*** Opening of Collected material ***
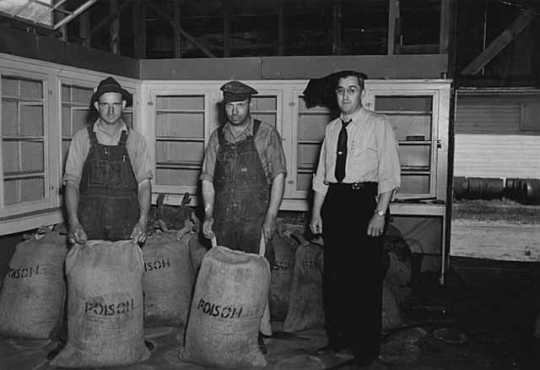 Black and white photograph of WPA workers with grasshopper bait for distribution to farmers, 1937.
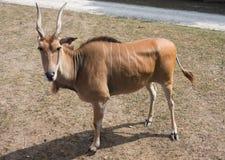 Liten antilop på en landssafarilantgård Royaltyfri Bild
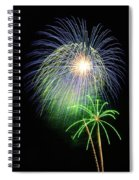Palm Tree Fireworks Spiral Notebook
*** Close of Collected material ***
§ **What you should do**
In the copy, only the lines from the one holding "Liten antilop på" through the end of the listing above should appear, retyped exactly, both ends included, with no pictures.

§ **Output**
 Liten antilop på en landssafarilantgård Royaltyfri Bild
Palm Tree Fireworks Spiral Notebook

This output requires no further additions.